Text under study:
>>>>
Resolves YES if, on the 5 year anniversary of our wedding, we've been together more or less continuously.
Resolves NO if we end up not getting married for whatever reason, or if we separate for a significant amount of time (eg 3+ months) after getting married.
Some context for base rates:
We met in Aug 2022, officially started dating in Oct, moved in together Jan 2023, and got engaged in Mar. Planning for a wedding in July or Aug.
I'm 28 and have a master's; she's 20, on leave from college
We currently work together building manifund.org
My parents are still together; hers are divorced
We intend to have kids, plural
See also:
Your fiancee (wife?) appears to be a 404 page.
I went on weird dive regarding feminism and the choices and sacrifices women have to make in their work life versus their personal life in another market.
I've seen firsthand large age gap couples fail and I will bet no till your fiancee maybe gets through college or ages past her objective "prime." Womanhood.
Obviously wishing for the best and congratulations.
I hope you guys are talking about her goals professionally and your relationship in and out of the workplace.
Are you two from similar social classes?
@ThatGuy yes we are from similar social classes.
Would be curious to see market in reference/details on the sacrifices women make in their work life. My general attitude towards that sort of thing is that it’s not a problem that women make more career sacrifices for children than men do—that’s just down to preferences/comparative advantage, and family is worth making sacrifices for. The problem is when their non-economic contributions aren’t valued, as is often the case. I also think there’s a certain type of feminist attitude which claims something like women shouldn’t make (more) career sacrifices for their children (than their male partners) and doing so is demeaning or unempowered. Imo this is just another way to of devaluing motherhood. If parenthood is valuable just like career—which I think it is, birth rates are plummeting—then saying women shouldn’t contribute more to it than their male partners is as wrong as saying they shouldn’t make more money than their male partners.
<<<<
Supplied material:
>>>>
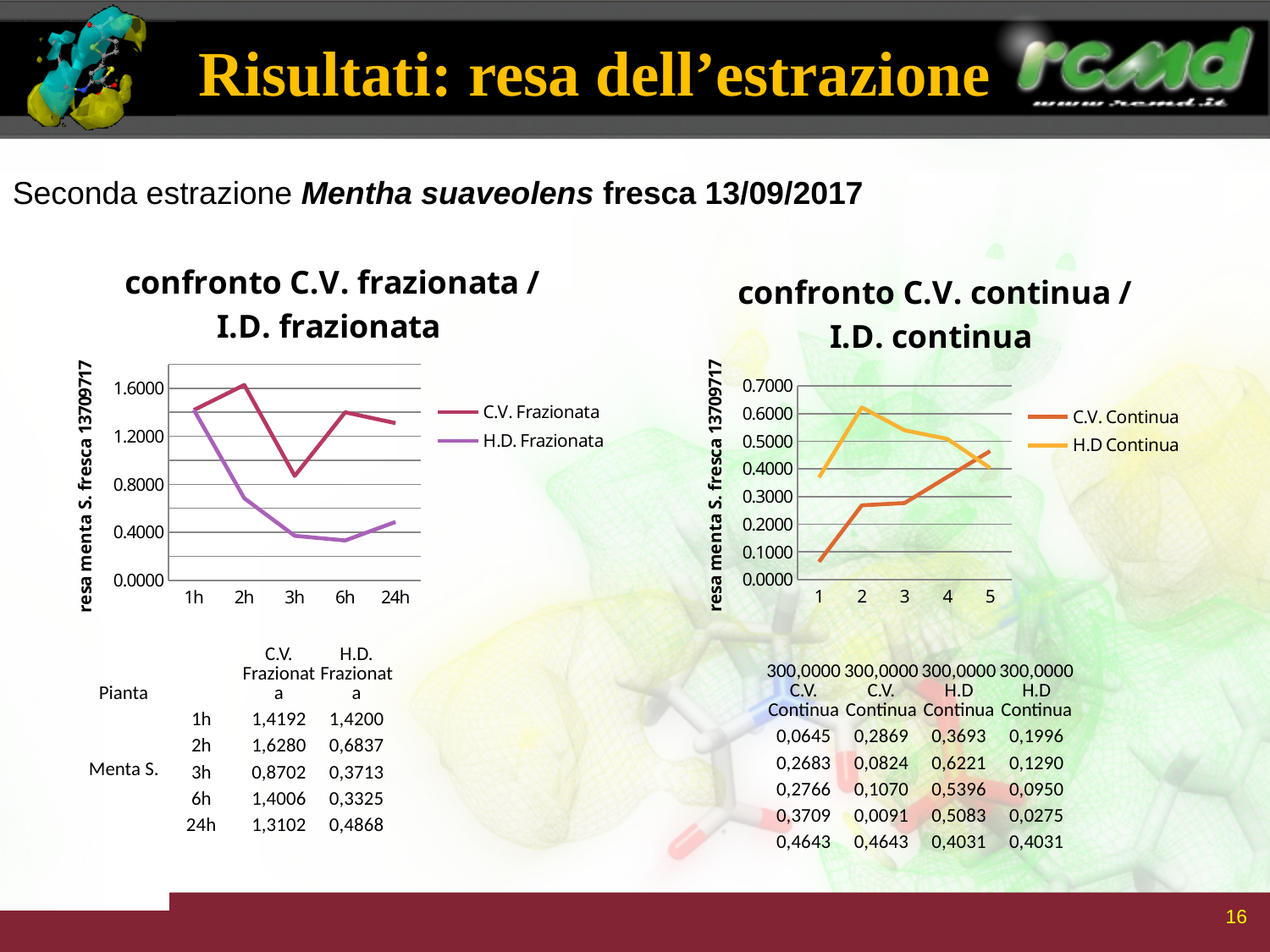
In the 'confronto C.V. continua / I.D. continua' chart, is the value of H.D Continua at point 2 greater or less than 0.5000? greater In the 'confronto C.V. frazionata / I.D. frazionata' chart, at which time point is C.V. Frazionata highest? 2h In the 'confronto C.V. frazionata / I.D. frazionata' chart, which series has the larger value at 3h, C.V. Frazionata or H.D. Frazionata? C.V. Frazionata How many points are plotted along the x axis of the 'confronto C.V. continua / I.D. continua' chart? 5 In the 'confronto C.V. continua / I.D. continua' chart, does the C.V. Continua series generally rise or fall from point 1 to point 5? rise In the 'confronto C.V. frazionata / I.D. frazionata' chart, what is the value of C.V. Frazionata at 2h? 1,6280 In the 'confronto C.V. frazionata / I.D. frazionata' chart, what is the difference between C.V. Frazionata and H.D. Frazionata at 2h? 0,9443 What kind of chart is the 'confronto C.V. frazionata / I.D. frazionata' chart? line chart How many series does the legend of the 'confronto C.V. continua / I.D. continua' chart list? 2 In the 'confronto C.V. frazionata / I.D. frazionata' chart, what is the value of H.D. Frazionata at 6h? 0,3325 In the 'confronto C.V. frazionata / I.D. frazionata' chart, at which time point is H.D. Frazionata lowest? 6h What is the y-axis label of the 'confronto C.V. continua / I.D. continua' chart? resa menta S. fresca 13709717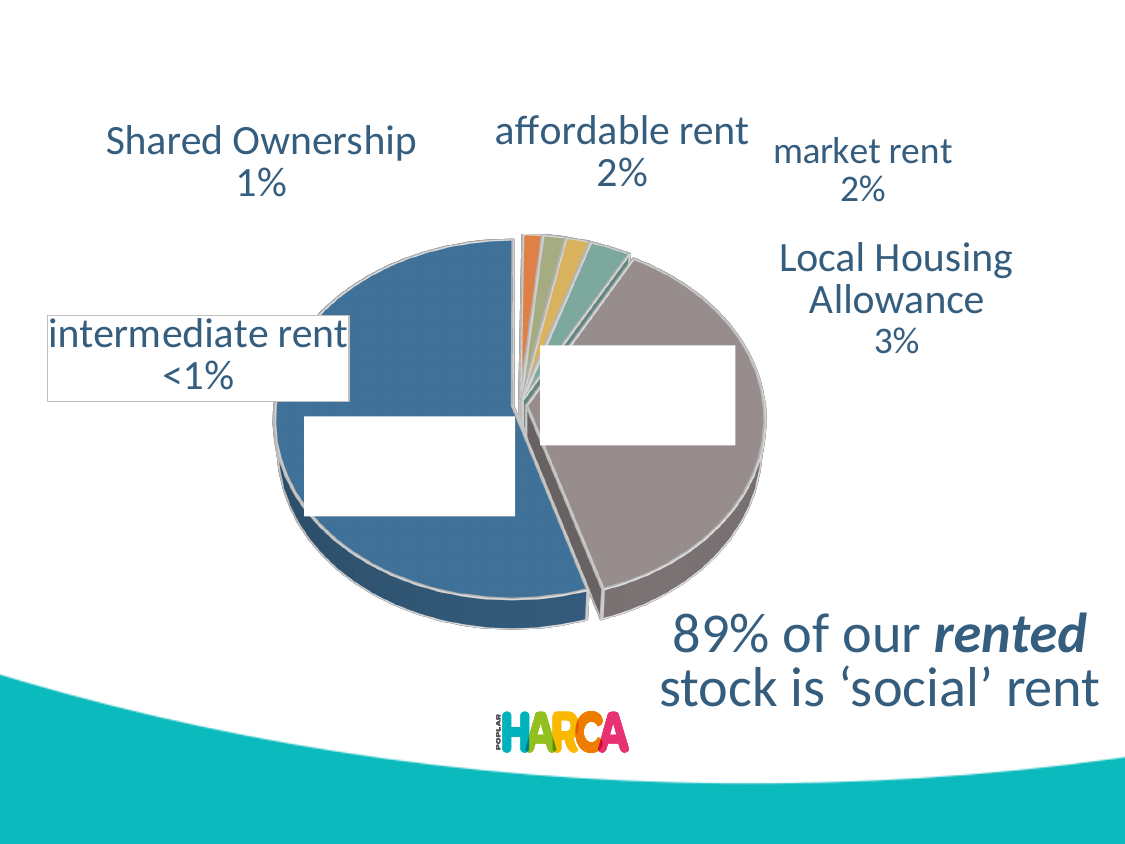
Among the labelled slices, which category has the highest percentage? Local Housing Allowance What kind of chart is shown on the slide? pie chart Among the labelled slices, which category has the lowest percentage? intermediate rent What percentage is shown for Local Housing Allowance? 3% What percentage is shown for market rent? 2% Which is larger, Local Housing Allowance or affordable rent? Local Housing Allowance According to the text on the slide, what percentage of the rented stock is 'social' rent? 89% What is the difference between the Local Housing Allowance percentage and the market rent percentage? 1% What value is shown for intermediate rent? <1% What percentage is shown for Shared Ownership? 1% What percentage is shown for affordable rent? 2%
<<<<
Task list:
a) Answer these from the wedding market page:
(i) What example length of separation after marriage is given as making the market resolve NO?
(ii) In what month and year did the couple move in together?
(iii) What website do the two currently work together building?
b) Reproduce the wedding market page word for word, starting with "Resolves NO if" and going on through "July or Aug.".

Your written answers:
a)
(i) Three or more months.
(ii) January 2023.
(iii) manifund.org.

b)
Resolves NO if we end up not getting married for whatever reason, or if we separate for a significant amount of time (eg 3+ months) after getting married.
Some context for base rates:
We met in Aug 2022, officially started dating in Oct, moved in together Jan 2023, and got engaged in Mar. Planning for a wedding in July or Aug.